Directions
Repeat the listing verbatim from its beginning through the line containing "12841 millimetres", inclusive. Omit the pictures from your answer.

Extracted material

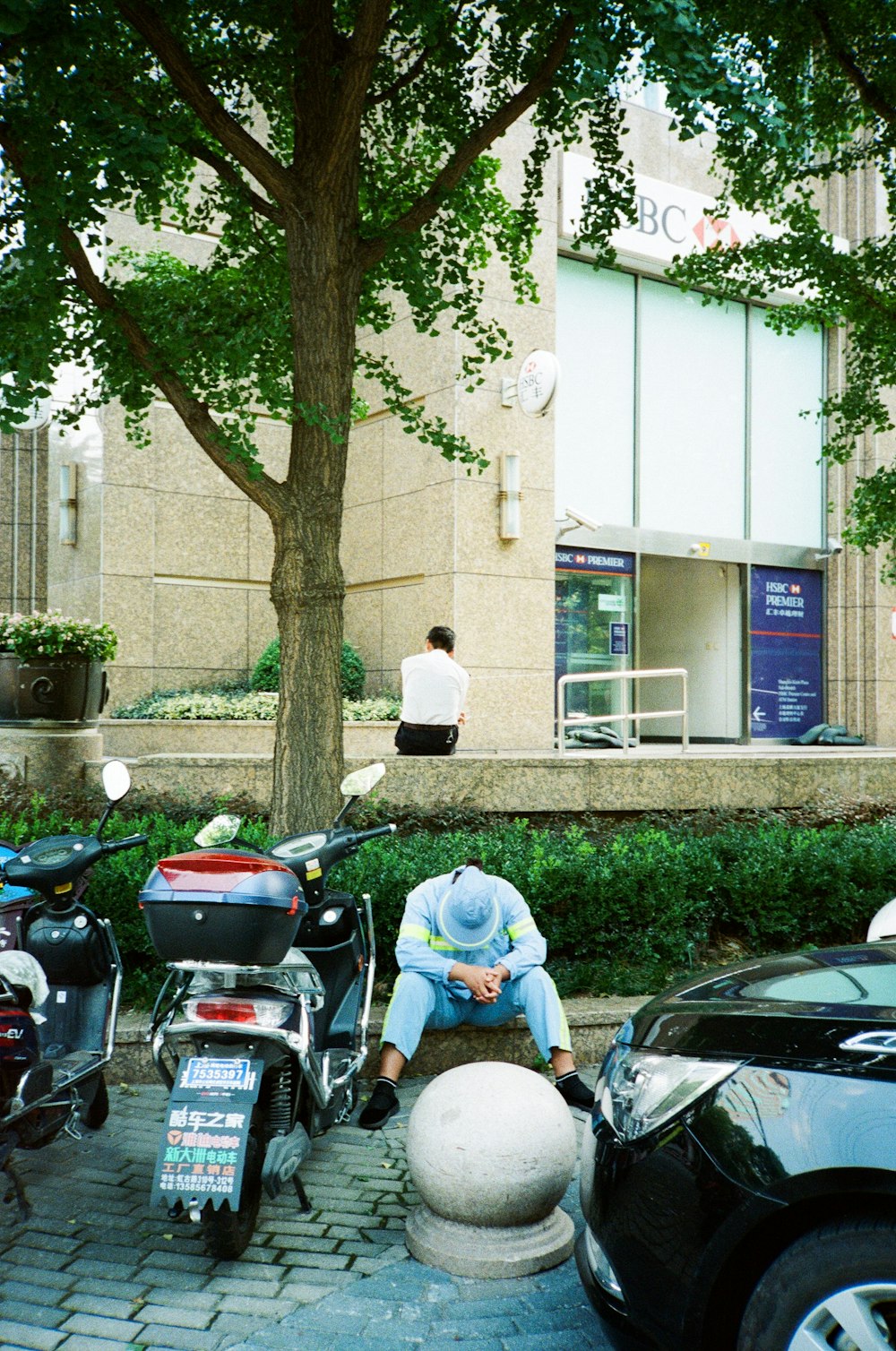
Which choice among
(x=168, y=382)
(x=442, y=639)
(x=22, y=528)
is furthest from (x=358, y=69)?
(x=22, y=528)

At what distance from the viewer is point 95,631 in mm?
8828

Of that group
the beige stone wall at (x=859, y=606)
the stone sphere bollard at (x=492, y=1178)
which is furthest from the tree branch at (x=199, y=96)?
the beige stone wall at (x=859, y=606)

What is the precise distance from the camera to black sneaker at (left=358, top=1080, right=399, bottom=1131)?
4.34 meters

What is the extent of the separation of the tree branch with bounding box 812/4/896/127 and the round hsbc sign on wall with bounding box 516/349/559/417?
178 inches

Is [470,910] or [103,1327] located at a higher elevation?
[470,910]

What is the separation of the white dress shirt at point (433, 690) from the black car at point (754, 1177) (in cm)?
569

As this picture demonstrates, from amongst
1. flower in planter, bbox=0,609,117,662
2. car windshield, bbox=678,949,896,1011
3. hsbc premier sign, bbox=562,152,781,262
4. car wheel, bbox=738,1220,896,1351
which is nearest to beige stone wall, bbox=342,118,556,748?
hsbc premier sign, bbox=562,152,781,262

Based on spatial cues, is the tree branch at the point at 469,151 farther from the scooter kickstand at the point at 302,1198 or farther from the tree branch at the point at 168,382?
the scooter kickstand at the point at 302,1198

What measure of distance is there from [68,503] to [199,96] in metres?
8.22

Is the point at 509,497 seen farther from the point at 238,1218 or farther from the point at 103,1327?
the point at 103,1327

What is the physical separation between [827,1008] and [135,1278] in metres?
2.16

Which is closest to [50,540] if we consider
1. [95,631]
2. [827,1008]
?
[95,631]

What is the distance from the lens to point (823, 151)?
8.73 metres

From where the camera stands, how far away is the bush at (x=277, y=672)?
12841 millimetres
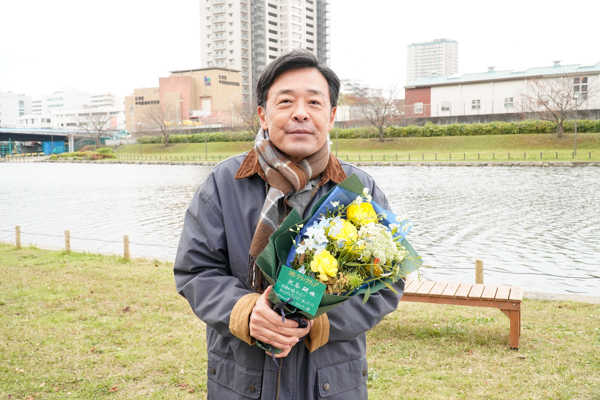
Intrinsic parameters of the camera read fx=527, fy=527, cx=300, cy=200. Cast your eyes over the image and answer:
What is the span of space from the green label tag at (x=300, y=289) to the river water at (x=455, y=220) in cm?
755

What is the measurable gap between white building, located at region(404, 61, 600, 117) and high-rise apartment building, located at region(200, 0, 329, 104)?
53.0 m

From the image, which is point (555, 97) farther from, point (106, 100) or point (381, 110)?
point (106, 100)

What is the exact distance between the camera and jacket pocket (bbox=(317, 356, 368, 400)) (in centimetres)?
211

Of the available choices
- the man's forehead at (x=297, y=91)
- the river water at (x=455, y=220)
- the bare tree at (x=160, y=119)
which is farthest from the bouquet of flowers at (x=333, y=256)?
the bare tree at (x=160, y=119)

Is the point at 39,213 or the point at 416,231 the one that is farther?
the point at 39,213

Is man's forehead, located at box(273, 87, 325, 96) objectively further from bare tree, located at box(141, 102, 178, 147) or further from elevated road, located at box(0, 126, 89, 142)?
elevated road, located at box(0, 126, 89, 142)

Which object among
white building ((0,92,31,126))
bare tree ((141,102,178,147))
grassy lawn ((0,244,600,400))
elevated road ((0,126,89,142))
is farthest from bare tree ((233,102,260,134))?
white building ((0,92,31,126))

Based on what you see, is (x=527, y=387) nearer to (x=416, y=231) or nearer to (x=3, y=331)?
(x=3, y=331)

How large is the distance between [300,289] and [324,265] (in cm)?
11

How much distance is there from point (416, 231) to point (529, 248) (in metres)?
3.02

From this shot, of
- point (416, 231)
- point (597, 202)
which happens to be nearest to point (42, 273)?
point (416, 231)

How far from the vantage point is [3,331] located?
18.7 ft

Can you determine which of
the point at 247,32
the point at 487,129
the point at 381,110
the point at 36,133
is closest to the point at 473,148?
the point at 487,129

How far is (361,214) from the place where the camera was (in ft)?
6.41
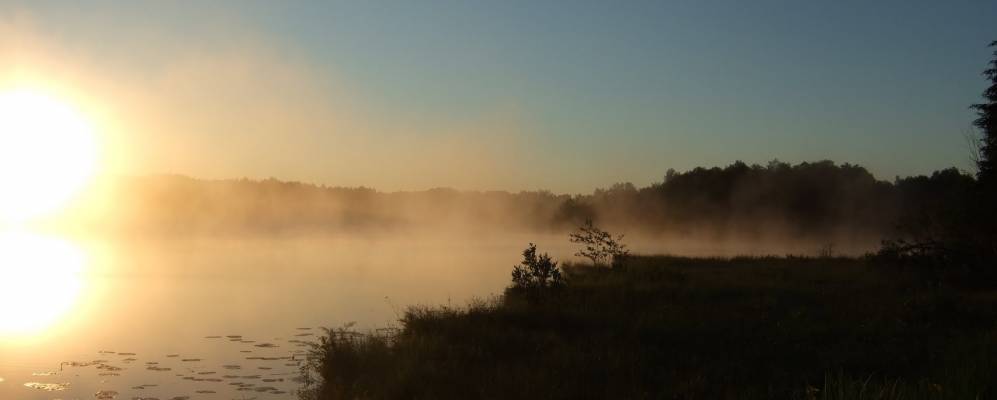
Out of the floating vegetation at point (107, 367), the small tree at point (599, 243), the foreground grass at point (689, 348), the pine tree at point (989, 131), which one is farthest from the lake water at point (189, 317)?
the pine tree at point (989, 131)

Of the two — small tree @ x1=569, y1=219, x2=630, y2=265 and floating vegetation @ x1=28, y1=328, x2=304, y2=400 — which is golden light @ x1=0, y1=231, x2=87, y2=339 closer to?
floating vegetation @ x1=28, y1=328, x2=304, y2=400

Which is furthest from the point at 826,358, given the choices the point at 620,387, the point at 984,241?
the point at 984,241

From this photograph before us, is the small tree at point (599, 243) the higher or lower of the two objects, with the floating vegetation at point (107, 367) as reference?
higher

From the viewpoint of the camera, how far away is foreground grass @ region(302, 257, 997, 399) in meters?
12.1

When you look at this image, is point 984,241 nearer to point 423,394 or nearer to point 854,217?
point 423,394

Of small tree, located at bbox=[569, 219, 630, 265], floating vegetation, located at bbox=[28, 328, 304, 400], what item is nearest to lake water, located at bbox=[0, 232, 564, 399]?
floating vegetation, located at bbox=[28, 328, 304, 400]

Result
Which choice among
(x=168, y=382)
(x=442, y=639)
(x=22, y=528)
is furthest from (x=358, y=69)?
(x=22, y=528)

At what distance from the viewer is point 95,631 in mm?
8828

Of that group
the beige stone wall at (x=859, y=606)
the stone sphere bollard at (x=492, y=1178)
which is furthest from the tree branch at (x=199, y=96)?
the beige stone wall at (x=859, y=606)

What is the precise distance from the camera to black sneaker at (left=358, top=1080, right=399, bottom=1131)?
4.34 meters

What is the extent of the separation of the tree branch with bounding box 812/4/896/127 and the round hsbc sign on wall with bounding box 516/349/559/417?
178 inches

Is [470,910] or [103,1327] located at a higher elevation?
[470,910]

What is the separation of the white dress shirt at point (433, 690) from the black car at point (754, 1177) (in cm)?
569

As this picture demonstrates, from amongst
1. flower in planter, bbox=0,609,117,662
2. car windshield, bbox=678,949,896,1011
3. hsbc premier sign, bbox=562,152,781,262
4. car wheel, bbox=738,1220,896,1351
which is nearest to beige stone wall, bbox=342,118,556,748?
hsbc premier sign, bbox=562,152,781,262

Based on spatial cues, is the tree branch at the point at 469,151 farther from the scooter kickstand at the point at 302,1198 or farther from the tree branch at the point at 168,382?
the scooter kickstand at the point at 302,1198

What measure of distance is there from [68,503] to [199,96] in metres?
8.22

Is the point at 509,497 seen farther from the point at 238,1218 or farther from the point at 103,1327?
the point at 103,1327

What is the physical separation between [827,1008] and [135,1278] in metres?
2.16

Which is closest to [50,540] if we consider
1. [95,631]
2. [827,1008]
?
[95,631]

What is the distance from the lens to point (823, 151)?
8.73 metres

From where the camera stands, how far away is the bush at (x=277, y=672)?
12841 millimetres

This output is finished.